Caracas, 3 de junio de 2016
El lenguaje es un órgano vivo. Se encuentra en constante modificación. Las palabras que una vez empleamos, pueden significar otra cosa al cabo de poco tiempo. Bloch lo dice muy bien: “si las ciencias tuvieran que buscarse un nombre nuevo cada vez que hacen una conquista, ¡cuántos bautismos habría y cuánta pérdida de tiempo en el reino de las academias!”. Los ortodoxos de la etimología buscan enarbolar el concepto pleno de las palabras. Yo considero que su ejercicio es un interesante pasatiempo, pero, al igual que la historia, tiene cero sentido práctico.
Y es que la lengua muta, cambia. Conocer los orígenes etimológicos de las palabras otorga cultura e interesantes tópicos para las conversaciones de café –o de academia- pero al momento de digerirlo encontramos cero simpatizantes con la causa de quienes nos queremos dedicar a la vida ociosa.
No hay nada más sobrevalorado que la palabra “normal”
Referente a las mutaciones del lenguaje –las cuales se producen a la par con los cambios sociales- tenemos también las alteraciones claras de los parámetros de normalidad. No hay nada más sobrevalorado que la palabra “normal”. De hecho, debo confesar que la detesto. Tampoco nada más traicionera que ella, ya que cada vez que creo haberla conquistado, veo que se me escapa y vuelvo a pertenecer al grupillo de los desadaptados.
Ejemplifiquemos. Antes, ver colas para comprar alimentos se escapaba de la sana razón, ahora, no verlas es una extrañeza. Hoy, esas colas, redefinen la urbe, la pintan de coloridos transeúntes y, lo más importante, son normales.
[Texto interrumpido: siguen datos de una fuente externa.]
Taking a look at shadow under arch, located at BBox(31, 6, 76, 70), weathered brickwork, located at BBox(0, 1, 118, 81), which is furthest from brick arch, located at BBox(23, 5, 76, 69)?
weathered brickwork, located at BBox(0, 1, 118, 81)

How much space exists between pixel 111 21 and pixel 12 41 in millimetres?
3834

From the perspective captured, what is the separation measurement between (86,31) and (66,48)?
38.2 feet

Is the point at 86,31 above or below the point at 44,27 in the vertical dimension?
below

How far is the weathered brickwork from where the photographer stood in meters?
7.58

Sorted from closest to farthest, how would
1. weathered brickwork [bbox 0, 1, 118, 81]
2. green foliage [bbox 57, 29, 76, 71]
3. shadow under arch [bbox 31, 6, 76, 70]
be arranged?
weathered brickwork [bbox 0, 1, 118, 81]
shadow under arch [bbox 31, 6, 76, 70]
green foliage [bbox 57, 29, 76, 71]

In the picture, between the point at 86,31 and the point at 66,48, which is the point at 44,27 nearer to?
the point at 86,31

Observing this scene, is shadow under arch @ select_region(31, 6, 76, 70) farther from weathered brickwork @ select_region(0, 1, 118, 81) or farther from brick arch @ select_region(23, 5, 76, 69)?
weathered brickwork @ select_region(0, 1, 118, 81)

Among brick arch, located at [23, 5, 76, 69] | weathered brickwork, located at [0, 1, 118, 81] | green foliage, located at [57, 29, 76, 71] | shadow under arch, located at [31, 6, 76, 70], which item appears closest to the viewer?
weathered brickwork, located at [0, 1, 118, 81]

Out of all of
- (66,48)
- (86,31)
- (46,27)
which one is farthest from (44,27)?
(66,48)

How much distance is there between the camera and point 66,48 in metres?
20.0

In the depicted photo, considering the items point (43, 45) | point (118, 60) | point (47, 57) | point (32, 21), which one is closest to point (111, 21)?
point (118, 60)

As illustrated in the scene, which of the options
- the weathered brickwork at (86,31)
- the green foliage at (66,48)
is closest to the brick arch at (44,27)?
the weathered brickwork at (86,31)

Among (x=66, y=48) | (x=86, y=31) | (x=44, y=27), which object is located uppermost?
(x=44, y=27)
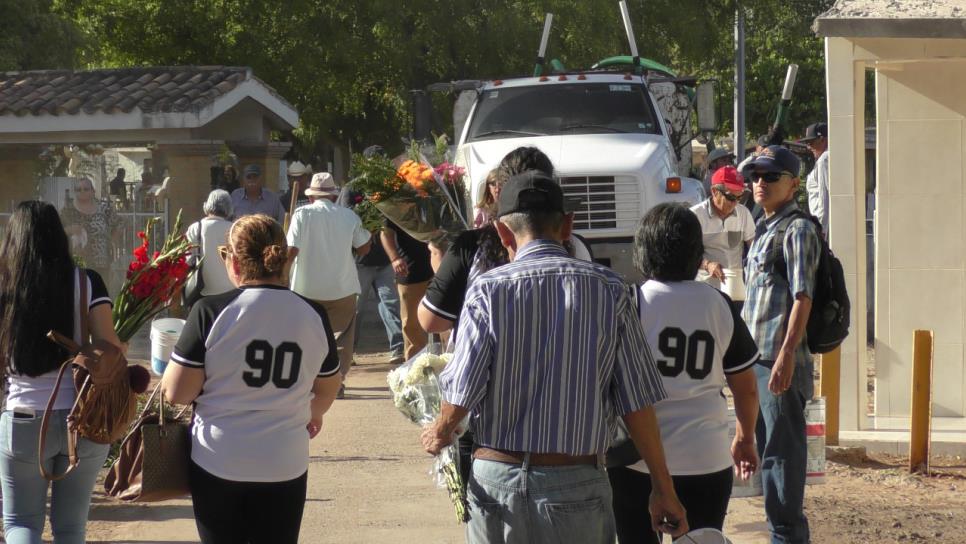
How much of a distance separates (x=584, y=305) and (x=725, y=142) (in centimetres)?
4029

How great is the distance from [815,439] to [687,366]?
2307 millimetres

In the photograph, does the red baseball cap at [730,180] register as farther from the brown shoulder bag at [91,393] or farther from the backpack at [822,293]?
the brown shoulder bag at [91,393]

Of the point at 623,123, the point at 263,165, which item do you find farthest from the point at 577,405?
the point at 263,165

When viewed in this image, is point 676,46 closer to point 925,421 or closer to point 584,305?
point 925,421

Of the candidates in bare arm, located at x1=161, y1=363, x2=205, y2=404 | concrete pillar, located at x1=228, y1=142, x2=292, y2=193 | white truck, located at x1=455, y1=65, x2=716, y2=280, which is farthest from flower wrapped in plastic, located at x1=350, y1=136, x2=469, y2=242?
concrete pillar, located at x1=228, y1=142, x2=292, y2=193

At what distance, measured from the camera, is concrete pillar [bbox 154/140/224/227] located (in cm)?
1602

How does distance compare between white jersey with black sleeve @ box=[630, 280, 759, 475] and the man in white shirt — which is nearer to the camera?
white jersey with black sleeve @ box=[630, 280, 759, 475]

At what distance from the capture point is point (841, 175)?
8680 millimetres

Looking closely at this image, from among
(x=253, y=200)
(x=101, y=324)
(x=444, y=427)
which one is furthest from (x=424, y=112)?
(x=444, y=427)

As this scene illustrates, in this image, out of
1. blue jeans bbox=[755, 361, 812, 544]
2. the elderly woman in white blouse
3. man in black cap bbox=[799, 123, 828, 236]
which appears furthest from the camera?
man in black cap bbox=[799, 123, 828, 236]

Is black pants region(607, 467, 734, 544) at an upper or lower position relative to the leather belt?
lower

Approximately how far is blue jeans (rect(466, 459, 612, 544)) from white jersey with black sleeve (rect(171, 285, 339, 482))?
98 cm

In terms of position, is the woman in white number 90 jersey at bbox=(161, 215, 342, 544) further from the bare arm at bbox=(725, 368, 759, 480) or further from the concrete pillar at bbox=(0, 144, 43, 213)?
the concrete pillar at bbox=(0, 144, 43, 213)

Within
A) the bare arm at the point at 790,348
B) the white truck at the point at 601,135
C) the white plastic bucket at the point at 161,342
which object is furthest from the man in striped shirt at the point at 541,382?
the white truck at the point at 601,135
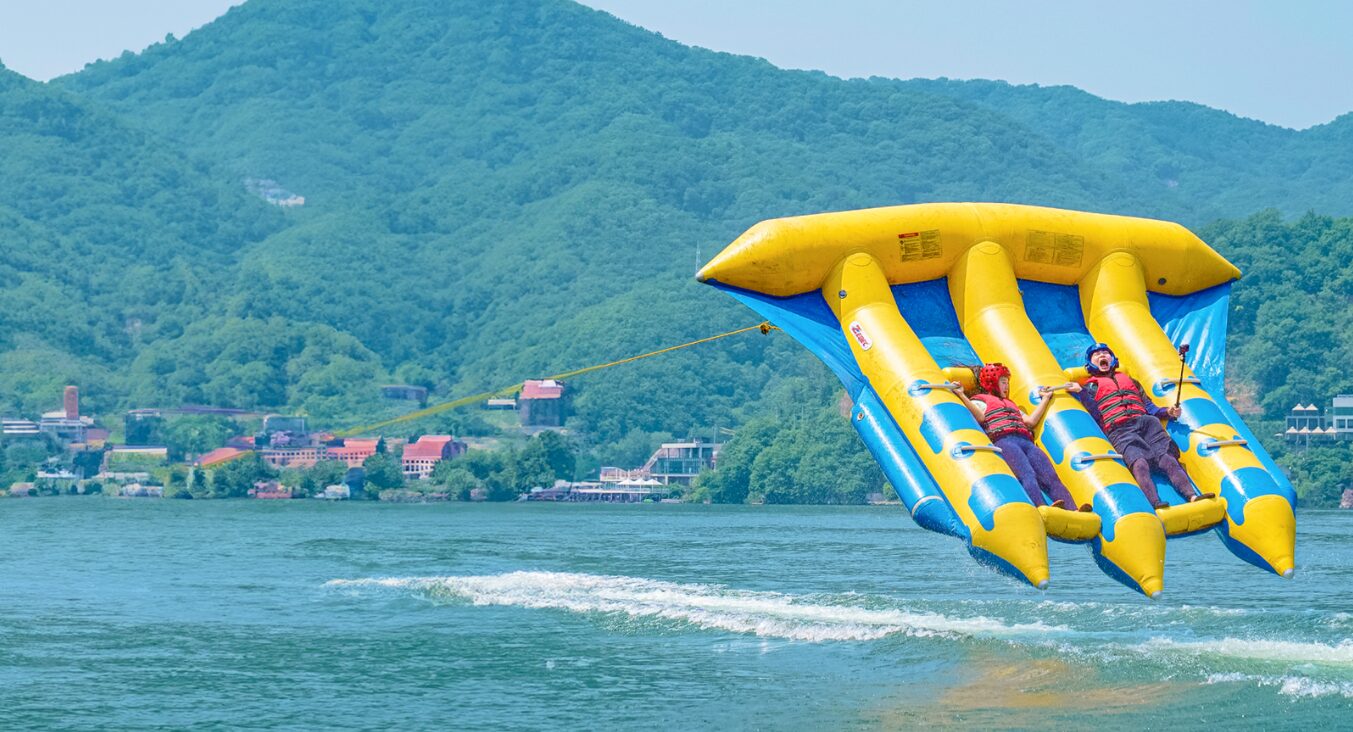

De hecho, la última vez que fui al mercado me pasó algo rarísimo: estaba vacío. Sentí una paz tétrica que se escapaba de la nueva realidad –o normalidad- que nos rodea. Por un momento creí haberme escapado a una dimensión desconocida en donde hacer mercado es un procedimiento rápido, fácil y, bajo nuestros nuevos parámetros, profundamente anormal. No sabía que hacer, no sabía que producto escoger. Acostumbrado a lanzarme por la escogencia popular, a ausencia de ella, me sentía como un pobre querubín dejado a su suerte. Luego, se presenta otro problema: el pago. Las cajas se encontraban vacías, la cola ausentada. Creí que era uno de los pocos sobrevivientes a un mundo post-apocalíptico. Asustado, me acerqué a la cajera, esperando que me dijeran que estaban cerrados, era feriado o, simplemente, habían decretado un día de los inocentes 100% venezolano, ya que el 28 de diciembre es compartido con otros países y nosotros debemos ser soberanísimos. La señora aceptó mis productos, pagué y al dirigirme al carro oí una sirena atorrante que no cesaba. “¡Lo sabía! Nos invadieron los gringos”, pensé. Algo debía justificar lo ridículamente anormal que había sido mi ida al mercado. Pero, al cesar el ruido me encontraba en mi cama. Me paré y, habiendo tenido uno de los sueños más raros, salí corriendo a la calle. Respiré tranquilo cuando vi que la cola estaba más normal que nunca; tres cuadras más o menos.
Ahora, dejaré de leer a Tomás Moro, con una pesadilla me ha bastado.